Start of Block
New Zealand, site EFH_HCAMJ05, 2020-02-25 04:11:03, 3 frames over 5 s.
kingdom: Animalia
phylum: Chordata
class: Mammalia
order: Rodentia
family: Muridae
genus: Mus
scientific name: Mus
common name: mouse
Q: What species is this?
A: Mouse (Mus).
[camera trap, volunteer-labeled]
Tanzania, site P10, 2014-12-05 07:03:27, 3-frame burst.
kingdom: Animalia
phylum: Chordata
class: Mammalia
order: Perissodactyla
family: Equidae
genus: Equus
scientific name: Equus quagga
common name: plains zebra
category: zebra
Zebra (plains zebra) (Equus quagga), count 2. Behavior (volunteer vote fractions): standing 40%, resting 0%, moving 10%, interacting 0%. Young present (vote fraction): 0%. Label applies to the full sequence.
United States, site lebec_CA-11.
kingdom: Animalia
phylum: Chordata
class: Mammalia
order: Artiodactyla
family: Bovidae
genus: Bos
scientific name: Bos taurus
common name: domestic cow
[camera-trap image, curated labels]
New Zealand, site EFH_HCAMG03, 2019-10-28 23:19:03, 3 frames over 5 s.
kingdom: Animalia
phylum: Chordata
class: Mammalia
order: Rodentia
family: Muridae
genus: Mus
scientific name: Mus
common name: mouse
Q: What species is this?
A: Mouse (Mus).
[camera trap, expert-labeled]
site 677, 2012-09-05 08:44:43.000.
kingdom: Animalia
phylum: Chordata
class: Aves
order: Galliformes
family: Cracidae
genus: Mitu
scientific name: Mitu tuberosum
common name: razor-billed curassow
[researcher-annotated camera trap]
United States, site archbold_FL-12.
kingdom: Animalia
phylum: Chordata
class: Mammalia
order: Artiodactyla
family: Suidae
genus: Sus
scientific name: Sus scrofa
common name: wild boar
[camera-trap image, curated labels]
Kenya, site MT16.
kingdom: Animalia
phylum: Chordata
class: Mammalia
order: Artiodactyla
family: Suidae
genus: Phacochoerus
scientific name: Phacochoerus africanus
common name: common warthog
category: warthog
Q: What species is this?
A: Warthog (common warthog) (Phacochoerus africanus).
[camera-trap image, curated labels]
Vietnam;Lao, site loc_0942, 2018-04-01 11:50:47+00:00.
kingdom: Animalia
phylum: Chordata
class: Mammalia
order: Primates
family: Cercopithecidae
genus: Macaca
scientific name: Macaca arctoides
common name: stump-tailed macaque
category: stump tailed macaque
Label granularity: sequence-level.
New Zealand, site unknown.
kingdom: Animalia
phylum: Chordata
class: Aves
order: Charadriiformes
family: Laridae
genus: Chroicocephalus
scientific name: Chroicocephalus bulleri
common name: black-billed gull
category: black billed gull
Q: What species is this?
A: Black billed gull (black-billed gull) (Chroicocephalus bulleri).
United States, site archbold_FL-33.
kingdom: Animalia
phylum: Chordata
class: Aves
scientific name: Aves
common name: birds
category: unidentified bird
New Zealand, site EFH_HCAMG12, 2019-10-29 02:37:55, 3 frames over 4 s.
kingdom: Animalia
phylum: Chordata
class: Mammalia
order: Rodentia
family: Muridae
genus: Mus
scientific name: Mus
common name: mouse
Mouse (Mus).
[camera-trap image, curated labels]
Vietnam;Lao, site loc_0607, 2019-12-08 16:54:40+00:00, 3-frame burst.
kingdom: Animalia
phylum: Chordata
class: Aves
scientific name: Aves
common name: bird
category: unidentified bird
End of Block
PROBLEM TO WORK ON:
The answer must be an exact transcription of every record above.

ANSWER SPACE:
New Zealand, site EFH_HCAMJ05, 2020-02-25 04:11:03, 3 frames over 5 s.
kingdom: Animalia
phylum: Chordata
class: Mammalia
order: Rodentia
family: Muridae
genus: Mus
scientific name: Mus
common name: mouse
Q: What species is this?
A: Mouse (Mus).
[camera trap, volunteer-labeled]
Tanzania, site P10, 2014-12-05 07:03:27, 3-frame burst.
kingdom: Animalia
phylum: Chordata
class: Mammalia
order: Perissodactyla
family: Equidae
genus: Equus
scientific name: Equus quagga
common name: plains zebra
category: zebra
Zebra (plains zebra) (Equus quagga), count 2. Behavior (volunteer vote fractions): standing 40%, resting 0%, moving 10%, interacting 0%. Young present (vote fraction): 0%. Label applies to the full sequence.
United States, site lebec_CA-11.
kingdom: Animalia
phylum: Chordata
class: Mammalia
order: Artiodactyla
family: Bovidae
genus: Bos
scientific name: Bos taurus
common name: domestic cow
[camera-trap image, curated labels]
New Zealand, site EFH_HCAMG03, 2019-10-28 23:19:03, 3 frames over 5 s.
kingdom: Animalia
phylum: Chordata
class: Mammalia
order: Rodentia
family: Muridae
genus: Mus
scientific name: Mus
common name: mouse
Q: What species is this?
A: Mouse (Mus).
[camera trap, expert-labeled]
site 677, 2012-09-05 08:44:43.000.
kingdom: Animalia
phylum: Chordata
class: Aves
order: Galliformes
family: Cracidae
genus: Mitu
scientific name: Mitu tuberosum
common name: razor-billed curassow
[researcher-annotated camera trap]
United States, site archbold_FL-12.
kingdom: Animalia
phylum: Chordata
class: Mammalia
order: Artiodactyla
family: Suidae
genus: Sus
scientific name: Sus scrofa
common name: wild boar
[camera-trap image, curated labels]
Kenya, site MT16.
kingdom: Animalia
phylum: Chordata
class: Mammalia
order: Artiodactyla
family: Suidae
genus: Phacochoerus
scientific name: Phacochoerus africanus
common name: common warthog
category: warthog
Q: What species is this?
A: Warthog (common warthog) (Phacochoerus africanus).
[camera-trap image, curated labels]
Vietnam;Lao, site loc_0942, 2018-04-01 11:50:47+00:00.
kingdom: Animalia
phylum: Chordata
class: Mammalia
order: Primates
family: Cercopithecidae
genus: Macaca
scientific name: Macaca arctoides
common name: stump-tailed macaque
category: stump tailed macaque
Label granularity: sequence-level.
New Zealand, site unknown.
kingdom: Animalia
phylum: Chordata
class: Aves
order: Charadriiformes
family: Laridae
genus: Chroicocephalus
scientific name: Chroicocephalus bulleri
common name: black-billed gull
category: black billed gull
Q: What species is this?
A: Black billed gull (black-billed gull) (Chroicocephalus bulleri).
United States, site archbold_FL-33.
kingdom: Animalia
phylum: Chordata
class: Aves
scientific name: Aves
common name: birds
category: unidentified bird
New Zealand, site EFH_HCAMG12, 2019-10-29 02:37:55, 3 frames over 4 s.
kingdom: Animalia
phylum: Chordata
class: Mammalia
order: Rodentia
family: Muridae
genus: Mus
scientific name: Mus
common name: mouse
Mouse (Mus).
[camera-trap image, curated labels]
Vietnam;Lao, site loc_0607, 2019-12-08 16:54:40+00:00, 3-frame burst.
kingdom: Animalia
phylum: Chordata
class: Aves
scientific name: Aves
common name: bird
category: unidentified bird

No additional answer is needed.